- LIGHTNING WILL BE AT PARITY WITH CLASSIC IN THE NEXT FEW MONTHS
With the Winter ’17 release, Lightning will be at virtual parity with Classic, with the exception of a few features including the product selector, lead-conversion enhancements, collaborative forecasting and some reporting features. (If you don’t use these features, you can migrate now.)
Once these key features are in place, there will be no reason to put off making the switch to Lightning. By the Spring 2017 release (which should happen in February), every organization that actively uses Salesforce on a day-to-day basis should be using Lightning. Which means you’ve got about three to four months before there’s absolutely no excuse to migrate.
That’s not a lot of time—most organizations should start thinking about Lightning migration today. That’s a very different takeaway from Dreamforce last year, where it was unclear if Lightning was ready at all. Now, with the new UI updates, Salesforce has made it clear that the focus of all product roadmaps is Lighting parity with Classic.
- EXPECT MOST NEW FEATURES TO BE LIGHTING-ONLY
Every new feature exposed to the UI will primary be available in Lightning only (with the exception of a small handful because they’re platform features, not UI features). These include Gmail integrations, calendars, record productivity tools, dynamic report filters, dashboard enhancements, most Einstein features, and the list goes on.
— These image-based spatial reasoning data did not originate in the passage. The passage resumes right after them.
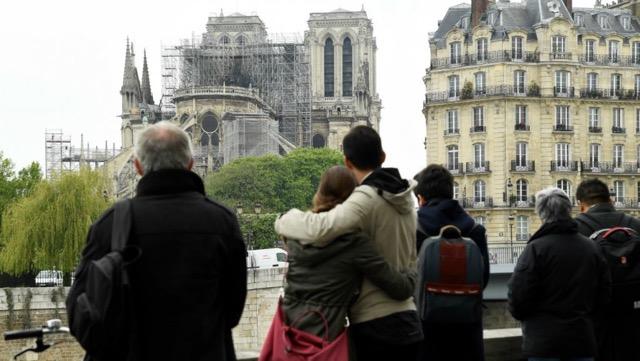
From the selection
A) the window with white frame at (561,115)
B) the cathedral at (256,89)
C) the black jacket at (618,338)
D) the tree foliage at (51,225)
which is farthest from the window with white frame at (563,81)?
the black jacket at (618,338)

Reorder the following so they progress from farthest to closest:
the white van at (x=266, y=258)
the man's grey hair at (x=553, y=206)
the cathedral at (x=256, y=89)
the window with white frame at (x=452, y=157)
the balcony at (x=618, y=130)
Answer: the cathedral at (x=256, y=89) → the balcony at (x=618, y=130) → the window with white frame at (x=452, y=157) → the white van at (x=266, y=258) → the man's grey hair at (x=553, y=206)

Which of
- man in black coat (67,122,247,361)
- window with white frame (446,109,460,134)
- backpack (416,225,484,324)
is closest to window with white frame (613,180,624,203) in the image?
window with white frame (446,109,460,134)

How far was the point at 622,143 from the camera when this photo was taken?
53.0m

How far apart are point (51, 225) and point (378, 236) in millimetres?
36484

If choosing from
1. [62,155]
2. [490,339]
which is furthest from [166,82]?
[490,339]

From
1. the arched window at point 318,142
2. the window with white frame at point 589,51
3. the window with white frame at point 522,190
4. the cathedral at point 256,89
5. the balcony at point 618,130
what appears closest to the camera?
the window with white frame at point 522,190

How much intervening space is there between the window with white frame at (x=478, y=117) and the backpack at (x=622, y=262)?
44.5m

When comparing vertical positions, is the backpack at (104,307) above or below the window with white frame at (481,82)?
below

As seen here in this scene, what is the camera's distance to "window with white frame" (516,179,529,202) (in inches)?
2037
If you don’t decide to start working on your Lighting rollout now—which many people have not done—you’re going to be looking at software that will not be upgraded, meaning your company will be paying for a legacy application which is no longer upgradeable.
- SENIOR EXECUTIVES WILL QUESTION YOUR DECISION NOT TO MOVE TO LIGHTNING
If you value Salesforce as a fundamental tool for your business, you need to upgrade to Lightning or you will be left behind. And that may not sit well with your senior executives. As early as a year ago, I was responding to questions from Sales Ops Managers asking “Should we move to Lightning?” Those questions came up time and time again because the CEOs were asking their Sales Ops Managers about Lightning. If you don’t make the move, you’ll eventually have to explain this decision to your bosses. With lightning at feature parity, the only excuse you’ll have is that you didn’t have the time. That’s not going to be acceptable. And that’s not a prudent technological decision, either.
TO SUM UP…
My biggest takeaway from Dreamforce is that True to the Core now equals Lightning (see part 1 of my post if you missed it). The idea that Lightning will die is fundamentally not true. It will happen, and it must happen. There were lots of challenges in Lightning’s first year. Some might even say it failed. There was a ton of discussion about its readiness and I’ve talked to many people in the field who basically blew it off because it wasn’t ready. All that has changed: Lightning is ready and you’d better start figuring out how to use it.
So get a sandbox going, start doing regression testing and end-to-end testing and prepare a training plan, because it’s going to take a few months. And you need to be ready.